Certaines mesures figurent dans la Déclaration régionale bruxelloise 2014-2019, d’autres chantiers ont déjà été engagés (parfois sur un rythme jugé trop lent), des intentions se font jour du côté de divers ministres… mais ce que voudrait Agoria, puisque le message vient de la fédération, c’est que Bruxelles bénéficie à son tour d’un Plan numérique global, “ambitieux” et cohérent.
C’est en substance le but d’un exposé fait cette semaine par Floriane de Kerckhove, directrice d’Agoria Bruxelles.
Aux yeux de la fédération, les statistiques de création de start-ups IT et d’emplois (sur le long terme) révèlent potentiellement quelques points faibles. S’il se crée proportionnellement plus de start-ups IT ou orientées numérique à Bruxelles, les structures et outils manquent encore pour éviter qu’il y ait, toujours proportionnellement parlant, moins de “déchets”. Or, pour son image de marque et son attractivité, Bruxelles a besoin de se positionner sur l’échiquier belge mais aussi international.
Par ailleurs, gros reproche d’Agoria, il y a un manque de concertation ou d’unicité d’actions de la part des trois ministres régionaux ayant, dans leurs attributions, des éléments d’un futur Plan du Numérique. Certes, l’intention d’en sortir un a été annoncée et une réflexion engagée mais la “big picture” ne semble pas encore se dessiner.
Petit coup d’oeil sur le coup de semonce d’Agoria – réservé à nos abonnés Select et Premium. Petite précision, moins anodine qu’il ne peut paraître, le message d’Agoria aurait dû être exprimé en novembre dernier. Mais le black-out bruxellois qui a suivi les attentats de Paris avait reporté sine die la petite opération de comm’…
Fil rouge et justification: “Bruxelles joue un rôle important en tant que moteur du numérique en Belgique mais perd de son attractivité. La Région a des cartes en main – initiatives “smart city”, projets d’infrastructure Très Haut Débit et 5G d’ici 2020, multilinguisme, ressources humaines compétentes… – mais il faut les améliorer.”
Signaux négatifs
Plusieurs paramètres indiquent que la Région court un danger de voir certains de ses atouts fléchir.

####################

[CONSIGNES]:
a: D'après le texte sur le numérique à Bruxelles, qui a présenté cette semaine l'exposé d'Agoria ?
b: Recopiez fidèlement le passage du texte sur le numérique à Bruxelles qui commence par « Aux yeux de » et se termine par « mais aussi international. ».
c: Reprenez le texte sur le numérique à Bruxelles et poursuivez-le après sa dernière phrase.

[ENTRÉES FOURNIES]:
####################

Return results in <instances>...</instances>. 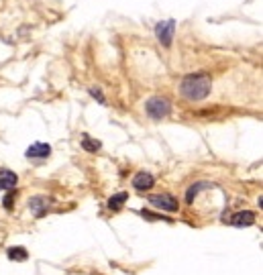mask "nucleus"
I'll return each mask as SVG.
<instances>
[{
  "mask_svg": "<svg viewBox=\"0 0 263 275\" xmlns=\"http://www.w3.org/2000/svg\"><path fill=\"white\" fill-rule=\"evenodd\" d=\"M15 198H17V190H9L7 196H5V208L7 210H13V204H15Z\"/></svg>",
  "mask_w": 263,
  "mask_h": 275,
  "instance_id": "15",
  "label": "nucleus"
},
{
  "mask_svg": "<svg viewBox=\"0 0 263 275\" xmlns=\"http://www.w3.org/2000/svg\"><path fill=\"white\" fill-rule=\"evenodd\" d=\"M51 155V145L49 143H33L25 151L27 159H47Z\"/></svg>",
  "mask_w": 263,
  "mask_h": 275,
  "instance_id": "7",
  "label": "nucleus"
},
{
  "mask_svg": "<svg viewBox=\"0 0 263 275\" xmlns=\"http://www.w3.org/2000/svg\"><path fill=\"white\" fill-rule=\"evenodd\" d=\"M49 198H45V196H35V198H31L29 200V208L35 212V216L37 218H41V216H45L47 212H49Z\"/></svg>",
  "mask_w": 263,
  "mask_h": 275,
  "instance_id": "9",
  "label": "nucleus"
},
{
  "mask_svg": "<svg viewBox=\"0 0 263 275\" xmlns=\"http://www.w3.org/2000/svg\"><path fill=\"white\" fill-rule=\"evenodd\" d=\"M147 200H149L151 206L166 210V212H178L180 210V202L172 194H151V196H147Z\"/></svg>",
  "mask_w": 263,
  "mask_h": 275,
  "instance_id": "3",
  "label": "nucleus"
},
{
  "mask_svg": "<svg viewBox=\"0 0 263 275\" xmlns=\"http://www.w3.org/2000/svg\"><path fill=\"white\" fill-rule=\"evenodd\" d=\"M7 257H9L11 261L23 263V261H27V259H29V251H27L25 247L15 245V247H9V249H7Z\"/></svg>",
  "mask_w": 263,
  "mask_h": 275,
  "instance_id": "11",
  "label": "nucleus"
},
{
  "mask_svg": "<svg viewBox=\"0 0 263 275\" xmlns=\"http://www.w3.org/2000/svg\"><path fill=\"white\" fill-rule=\"evenodd\" d=\"M139 216H143L145 220H164V223H172V218L162 216V214H151L149 210H139Z\"/></svg>",
  "mask_w": 263,
  "mask_h": 275,
  "instance_id": "14",
  "label": "nucleus"
},
{
  "mask_svg": "<svg viewBox=\"0 0 263 275\" xmlns=\"http://www.w3.org/2000/svg\"><path fill=\"white\" fill-rule=\"evenodd\" d=\"M88 92H90V96H92V98H96L100 104H107V98H104V94H102V90H100V88H90Z\"/></svg>",
  "mask_w": 263,
  "mask_h": 275,
  "instance_id": "16",
  "label": "nucleus"
},
{
  "mask_svg": "<svg viewBox=\"0 0 263 275\" xmlns=\"http://www.w3.org/2000/svg\"><path fill=\"white\" fill-rule=\"evenodd\" d=\"M231 227H237V229H245V227H251L255 225V212L251 210H241V212H235L233 218L229 220Z\"/></svg>",
  "mask_w": 263,
  "mask_h": 275,
  "instance_id": "5",
  "label": "nucleus"
},
{
  "mask_svg": "<svg viewBox=\"0 0 263 275\" xmlns=\"http://www.w3.org/2000/svg\"><path fill=\"white\" fill-rule=\"evenodd\" d=\"M206 188H213V184H208V182L192 184V186L188 188V192H186V202H188V204H192V202H194V198L200 194V190H206Z\"/></svg>",
  "mask_w": 263,
  "mask_h": 275,
  "instance_id": "12",
  "label": "nucleus"
},
{
  "mask_svg": "<svg viewBox=\"0 0 263 275\" xmlns=\"http://www.w3.org/2000/svg\"><path fill=\"white\" fill-rule=\"evenodd\" d=\"M82 149L88 151V153H96V151L102 149V143L96 141V139H92L90 135H82Z\"/></svg>",
  "mask_w": 263,
  "mask_h": 275,
  "instance_id": "13",
  "label": "nucleus"
},
{
  "mask_svg": "<svg viewBox=\"0 0 263 275\" xmlns=\"http://www.w3.org/2000/svg\"><path fill=\"white\" fill-rule=\"evenodd\" d=\"M19 184V176L11 170H5L0 168V192H9V190H15Z\"/></svg>",
  "mask_w": 263,
  "mask_h": 275,
  "instance_id": "8",
  "label": "nucleus"
},
{
  "mask_svg": "<svg viewBox=\"0 0 263 275\" xmlns=\"http://www.w3.org/2000/svg\"><path fill=\"white\" fill-rule=\"evenodd\" d=\"M174 35H176V21L170 19V21H162L155 25V37L164 47H172V41H174Z\"/></svg>",
  "mask_w": 263,
  "mask_h": 275,
  "instance_id": "4",
  "label": "nucleus"
},
{
  "mask_svg": "<svg viewBox=\"0 0 263 275\" xmlns=\"http://www.w3.org/2000/svg\"><path fill=\"white\" fill-rule=\"evenodd\" d=\"M153 186H155L153 174H149V172H137V174H135V178H133V188H135L137 192H149Z\"/></svg>",
  "mask_w": 263,
  "mask_h": 275,
  "instance_id": "6",
  "label": "nucleus"
},
{
  "mask_svg": "<svg viewBox=\"0 0 263 275\" xmlns=\"http://www.w3.org/2000/svg\"><path fill=\"white\" fill-rule=\"evenodd\" d=\"M145 113L149 115V119L153 121H162V119H168L170 113H172V102L164 96H153L145 102Z\"/></svg>",
  "mask_w": 263,
  "mask_h": 275,
  "instance_id": "2",
  "label": "nucleus"
},
{
  "mask_svg": "<svg viewBox=\"0 0 263 275\" xmlns=\"http://www.w3.org/2000/svg\"><path fill=\"white\" fill-rule=\"evenodd\" d=\"M210 90H213V82H210V76L204 74V72H198V74H190L182 80L180 84V92L186 100L190 102H200L204 100Z\"/></svg>",
  "mask_w": 263,
  "mask_h": 275,
  "instance_id": "1",
  "label": "nucleus"
},
{
  "mask_svg": "<svg viewBox=\"0 0 263 275\" xmlns=\"http://www.w3.org/2000/svg\"><path fill=\"white\" fill-rule=\"evenodd\" d=\"M127 200H129V194H127V192H119V194H115V196L109 198L107 206H109L111 212H121L123 206L127 204Z\"/></svg>",
  "mask_w": 263,
  "mask_h": 275,
  "instance_id": "10",
  "label": "nucleus"
}]
</instances>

####################

[RÉPONSES]:
a: Floriane de Kerckhove, directrice d'Agoria Bruxelles.

b:
Aux yeux de la fédération, les statistiques de création de start-ups IT et d’emplois (sur le long terme) révèlent potentiellement quelques points faibles. S’il se crée proportionnellement plus de start-ups IT ou orientées numérique à Bruxelles, les structures et outils manquent encore pour éviter qu’il y ait, toujours proportionnellement parlant, moins de “déchets”. Or, pour son image de marque et son attractivité, Bruxelles a besoin de se positionner sur l’échiquier belge mais aussi international.

c:
Première indicateur: les emplois ICT générés par les sociétés, grandes ou petites, établies en Région bruxelloise, demeurent nombreux mais leur part dans le total belge tend à décroître. 3Il était encore de 30% en 2007. Aujourd’hui, il n’est plus que de 26%.”
Floriane de Kerckhove (Agoria Bruxelles): “Les entreprises ICT de plus grande taille quittent de plus en plus souvent la Région. Pourtant, un mélange équilibré de grandes et petites entreprises est nécessaire pour créer un environnement attrayant sur le plan économique.”
Agoria déplore plus particulièrement le départ de plusieurs grandes sociétés IT dont certaines vont s’établir en périphérie ou dans une autre Région en raison d’une fiscalité bruxelloise plus lourde – un constat en forme de critique à destination des autorités auprès desquelles le “sujet reste très sensible.”
De leur côté, les start-ups, qu’elles soient purement IT ou que leur métier vise à participer à la mutation numérique de secteurs traditionnels, semblent éprouver, selon l’analyse qu’en fait Agoria, plus de difficultés que leurs homologues dans les autres régions du pays pour grandir sainement.
Agoria relève une série d’indicateurs qui devraient davantage servir de signaux d’alerte:
- un taux de cessation d’activités plus élevé: 16% contre 8% pour la moyenne belge. Une “cessation d’activités” qui prend toutefois diverses formes: faillite mais aussi déménagement vers l’étranger ou rachat par une autre société
- un emploi qui s’infléchit 5 ou 6 ans après leur naissance: “dans les premières années, le nombre moyen d’emplois d’une start-up IT bruxelloise est plus élevé que la moyenne mais cela tend à s’équilibrer, voire à se tasser à partir de la 5ème année.” Un phénomène à propos duquel Agoria tient toutefois à rester prudent – et ne propose aucune explication (le type d’activités ne serait pas en cause): “les données disponibles ne portent que sur 6 ans. Le recul est donc encore insuffisant pour tirer des conclusions…”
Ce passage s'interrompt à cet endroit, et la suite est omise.